→ Work to complete
Copy the material line for line, beginning with the line that contains "At what distance" and ending with the line that contains "2856 centimetres", both included.

━━━━━━━━━━

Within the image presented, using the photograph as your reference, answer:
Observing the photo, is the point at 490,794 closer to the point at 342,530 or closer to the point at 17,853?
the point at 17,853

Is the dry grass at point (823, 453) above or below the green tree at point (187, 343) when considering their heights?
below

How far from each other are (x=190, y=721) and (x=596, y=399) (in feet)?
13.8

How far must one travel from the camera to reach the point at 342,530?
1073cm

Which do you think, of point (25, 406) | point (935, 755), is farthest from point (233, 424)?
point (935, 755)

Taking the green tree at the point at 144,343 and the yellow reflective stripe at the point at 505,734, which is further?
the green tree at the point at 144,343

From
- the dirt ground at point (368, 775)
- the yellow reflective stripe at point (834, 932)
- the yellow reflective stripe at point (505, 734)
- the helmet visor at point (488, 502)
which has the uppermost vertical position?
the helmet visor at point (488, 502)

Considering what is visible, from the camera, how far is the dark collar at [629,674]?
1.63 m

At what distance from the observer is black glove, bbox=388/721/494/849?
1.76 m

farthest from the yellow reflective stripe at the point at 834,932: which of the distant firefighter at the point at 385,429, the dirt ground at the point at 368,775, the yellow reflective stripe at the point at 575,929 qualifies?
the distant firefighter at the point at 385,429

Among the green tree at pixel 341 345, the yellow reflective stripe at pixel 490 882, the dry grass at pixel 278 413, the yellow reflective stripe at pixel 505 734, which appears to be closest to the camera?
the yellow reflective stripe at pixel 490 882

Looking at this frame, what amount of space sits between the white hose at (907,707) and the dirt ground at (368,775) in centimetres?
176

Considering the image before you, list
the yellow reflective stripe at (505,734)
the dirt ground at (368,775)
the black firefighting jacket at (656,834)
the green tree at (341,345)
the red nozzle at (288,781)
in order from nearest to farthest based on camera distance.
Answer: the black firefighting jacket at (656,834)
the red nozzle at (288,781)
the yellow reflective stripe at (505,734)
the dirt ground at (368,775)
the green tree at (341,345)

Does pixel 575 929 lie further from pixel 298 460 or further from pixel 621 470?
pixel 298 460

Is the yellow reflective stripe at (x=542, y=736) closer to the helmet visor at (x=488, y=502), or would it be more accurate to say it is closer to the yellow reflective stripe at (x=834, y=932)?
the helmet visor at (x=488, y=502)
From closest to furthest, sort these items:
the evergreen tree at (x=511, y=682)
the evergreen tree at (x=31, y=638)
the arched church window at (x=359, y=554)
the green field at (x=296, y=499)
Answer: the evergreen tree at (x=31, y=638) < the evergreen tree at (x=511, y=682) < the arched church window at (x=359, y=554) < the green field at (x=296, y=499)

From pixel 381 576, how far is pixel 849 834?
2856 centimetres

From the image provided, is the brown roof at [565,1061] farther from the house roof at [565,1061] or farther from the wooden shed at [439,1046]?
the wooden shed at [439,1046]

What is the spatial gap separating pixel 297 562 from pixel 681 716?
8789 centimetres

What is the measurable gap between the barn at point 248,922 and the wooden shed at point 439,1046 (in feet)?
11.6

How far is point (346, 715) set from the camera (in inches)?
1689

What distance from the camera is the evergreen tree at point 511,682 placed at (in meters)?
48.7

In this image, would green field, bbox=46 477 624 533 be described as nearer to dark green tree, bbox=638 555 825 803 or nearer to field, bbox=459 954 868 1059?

━━━━━━━━━━

→ The output
At what distance from the observer is black glove, bbox=388/721/494/849?
1.76 m

farthest from the yellow reflective stripe at the point at 834,932: which of the distant firefighter at the point at 385,429, the dirt ground at the point at 368,775, the yellow reflective stripe at the point at 575,929 qualifies?
the distant firefighter at the point at 385,429

Among the green tree at pixel 341 345, the yellow reflective stripe at pixel 490 882, the dry grass at pixel 278 413, the yellow reflective stripe at pixel 505 734, which appears to be closest to the camera?
the yellow reflective stripe at pixel 490 882

Looking at this frame, what amount of space sits between the white hose at (907,707) and the dirt ground at (368,775) in centimetres?
176

Considering the image before you, list
the yellow reflective stripe at (505,734)
the dirt ground at (368,775)
the black firefighting jacket at (656,834)
the green tree at (341,345)
the red nozzle at (288,781)
in order from nearest to farthest based on camera distance.
Answer: the black firefighting jacket at (656,834)
the red nozzle at (288,781)
the yellow reflective stripe at (505,734)
the dirt ground at (368,775)
the green tree at (341,345)

Does pixel 575 929 lie further from pixel 298 460 or further from pixel 621 470?
pixel 298 460

Is the yellow reflective stripe at (x=542, y=736) closer to the helmet visor at (x=488, y=502), or would it be more accurate to say it is closer to the yellow reflective stripe at (x=834, y=932)?
the helmet visor at (x=488, y=502)
From closest to furthest, sort these items:
the evergreen tree at (x=511, y=682)
the evergreen tree at (x=31, y=638)
the arched church window at (x=359, y=554)
the green field at (x=296, y=499)
Answer: the evergreen tree at (x=31, y=638) < the evergreen tree at (x=511, y=682) < the arched church window at (x=359, y=554) < the green field at (x=296, y=499)

From pixel 381 576, how far is pixel 849 834?
2856 centimetres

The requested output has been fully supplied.